* What to do: Across all the entries, how many lines hold "tray"? Answer with that number and nothing else.

* Dataset items:
..............................
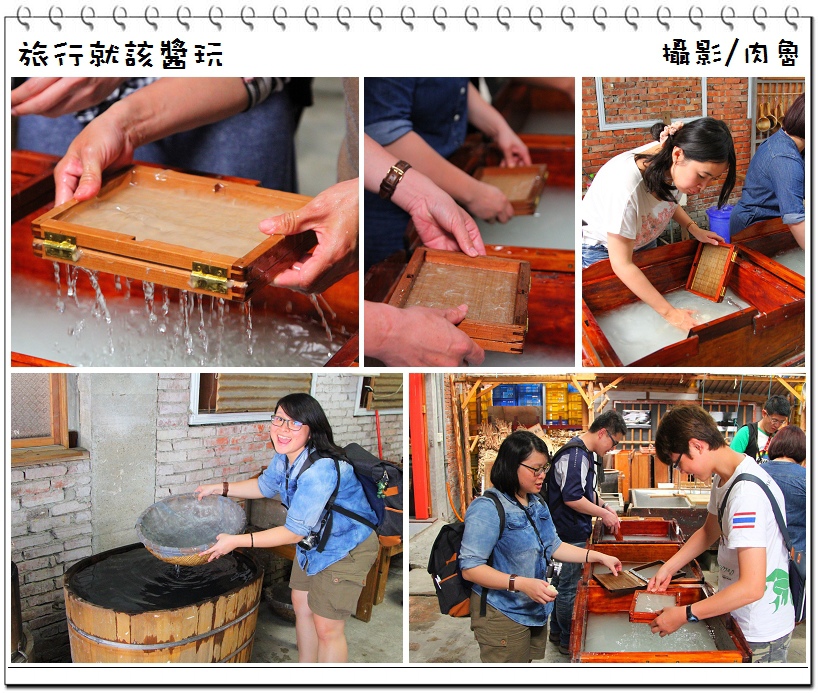 旅行就該醬玩

攝影/肉魯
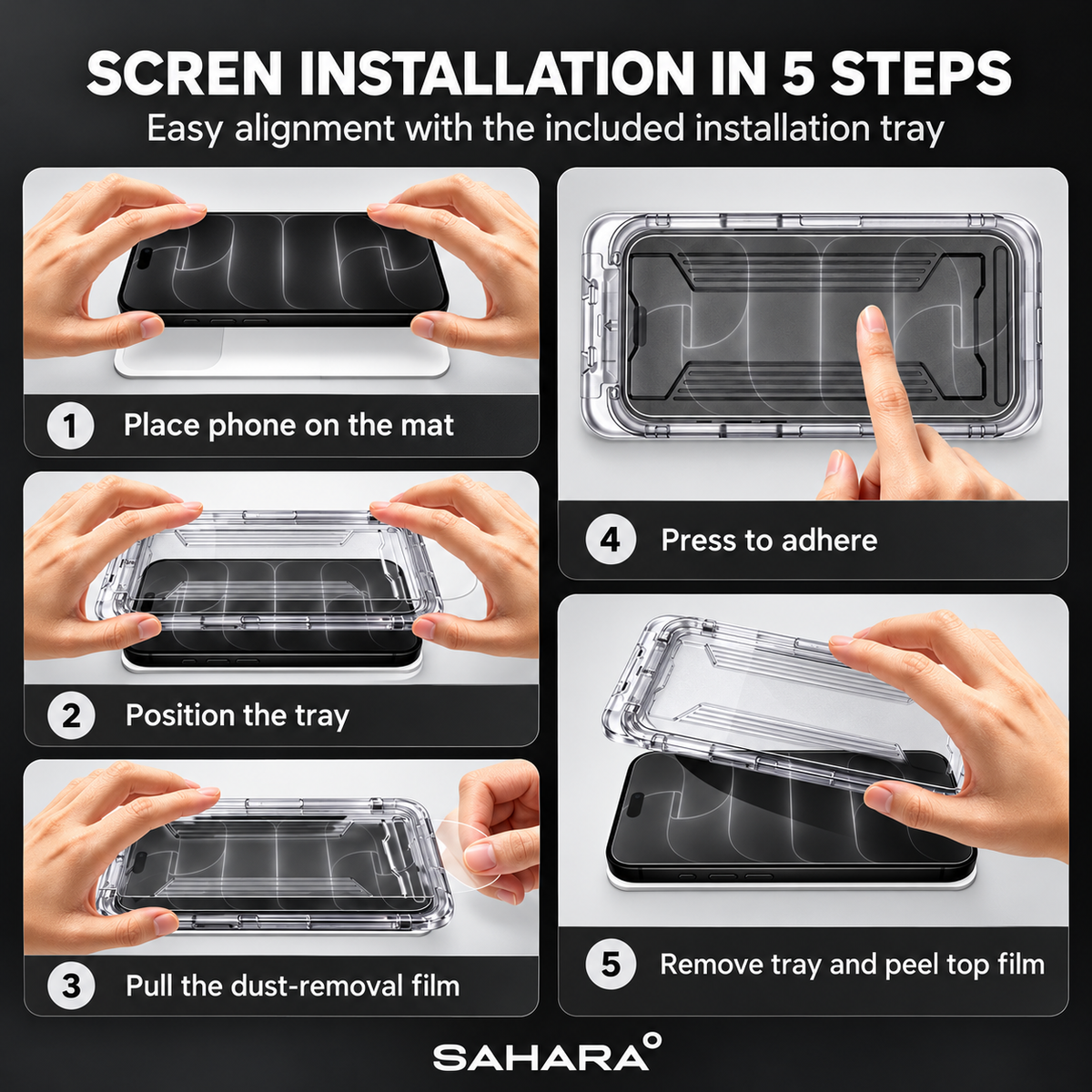 SCREN INSTALLATION IN 5 STEPS
Easy alignment with the included installation tray

1 Place phone on the mat

2 Position the tray

3 Pull the dust-removal film

4 Press to adhere

5 Remove tray and peel top film

SAHARA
..............................
* Exercise output: 3